--- PROVIDED MATERIAL ---

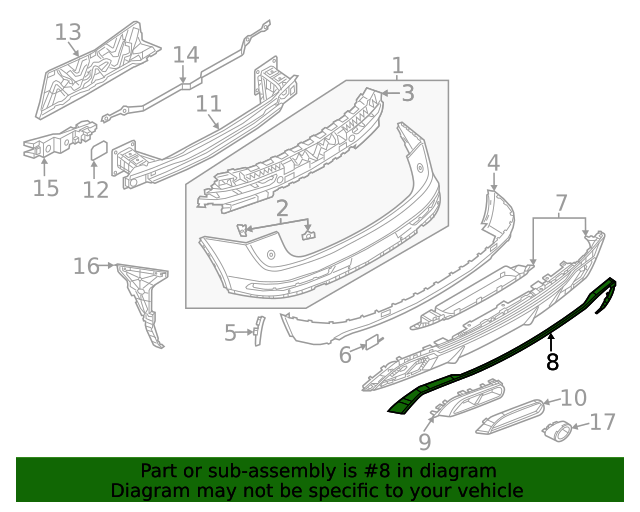 13
14
1
3
11
15
12
2
4
7
16
5
6
8
10
17
9

Part or sub-assembly is #8 in diagram
Diagram may not be specific to your vehicle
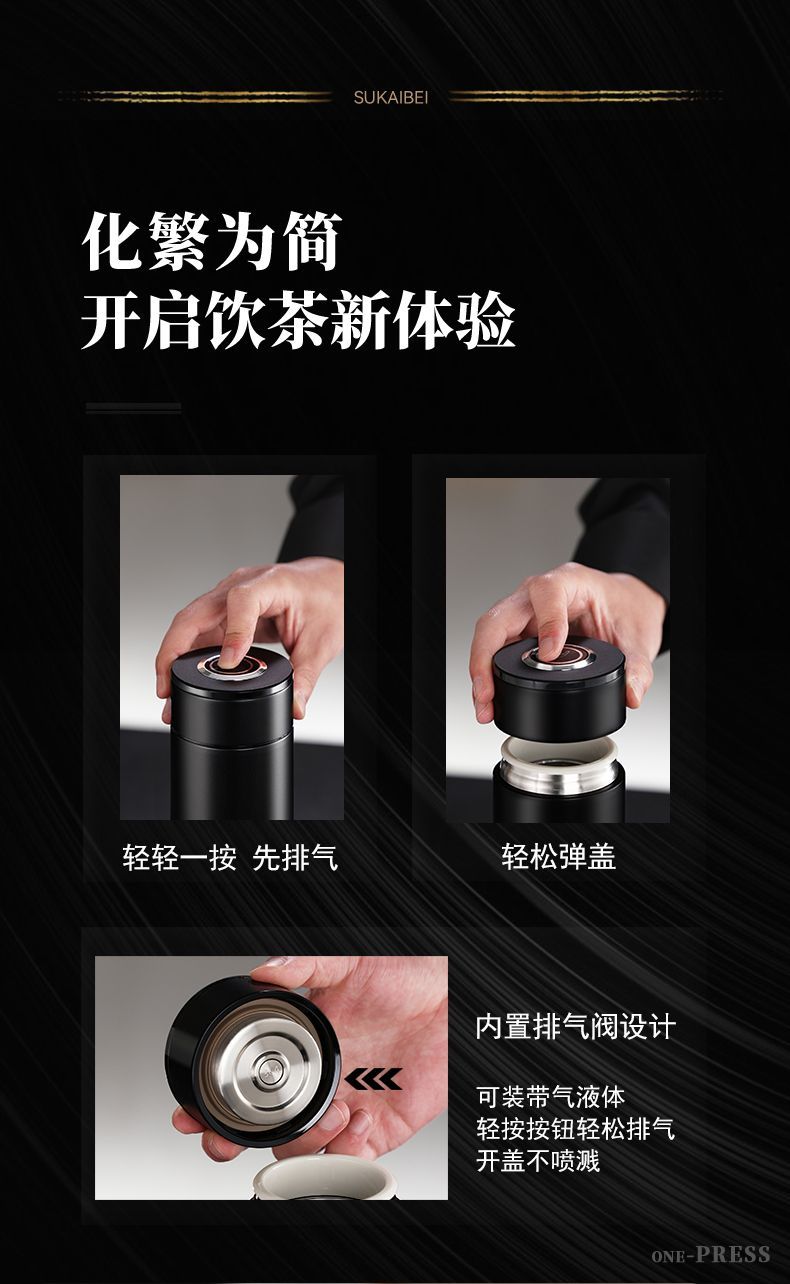 SUKAIBEI

化繁为简
开启饮茶新体验

轻轻一按 先排气

轻松弹盖

内置排气阀设计

可装带气液体
轻按按钮轻松排气
开盖不喷溅

ONE-PRESS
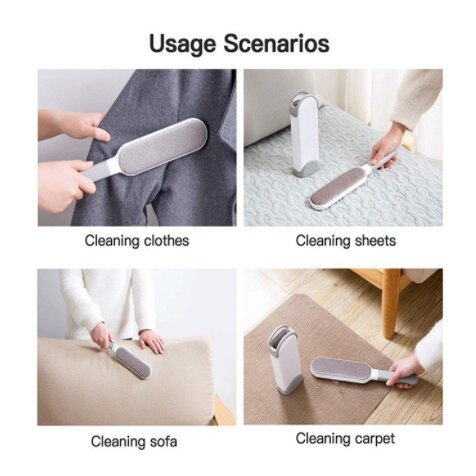 Usage Scenarios

Cleaning clothes

Cleaning sheets

Cleaning sofa

Cleaning carpet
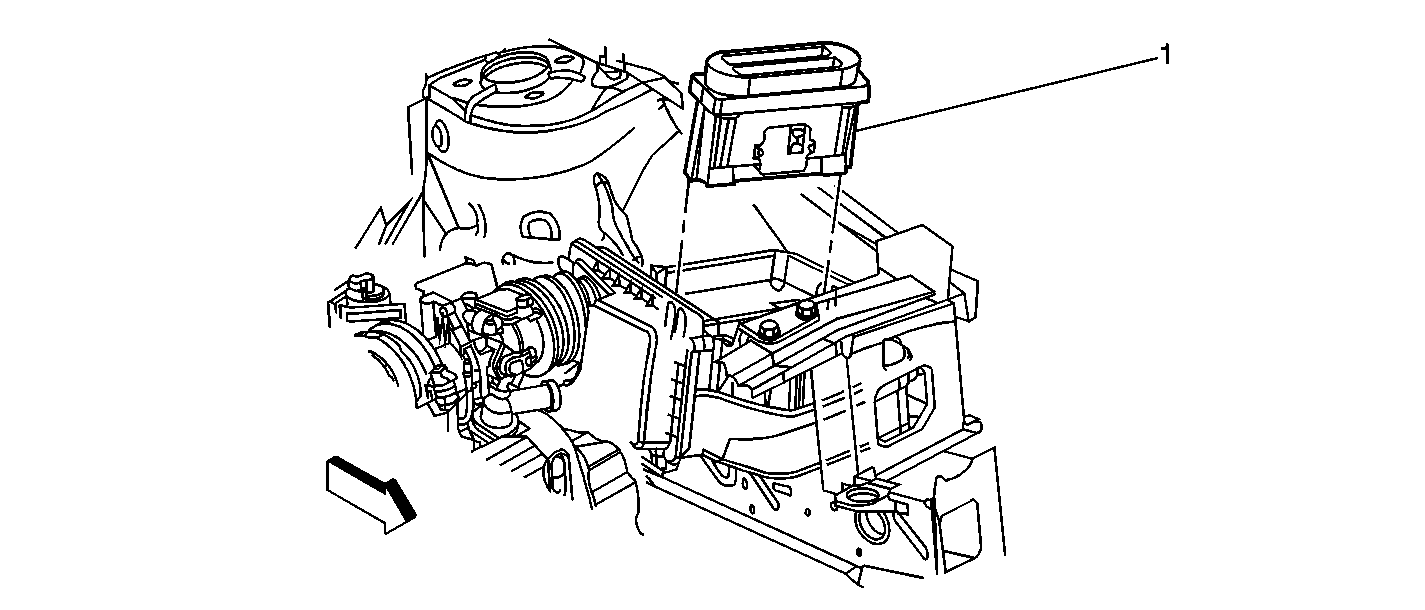 1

---

## ASSIGNED TASK
The answer is the entries above, given again exactly, with no pictures among them.

## RESPONSE
 13
14
1
3
11
15
12
2
4
7
16
5
6
8
10
17
9

Part or sub-assembly is #8 in diagram
Diagram may not be specific to your vehicle
 SUKAIBEI

化繁为简
开启饮茶新体验

轻轻一按 先排气

轻松弹盖

内置排气阀设计

可装带气液体
轻按按钮轻松排气
开盖不喷溅

ONE-PRESS
 Usage Scenarios

Cleaning clothes

Cleaning sheets

Cleaning sofa

Cleaning carpet
 1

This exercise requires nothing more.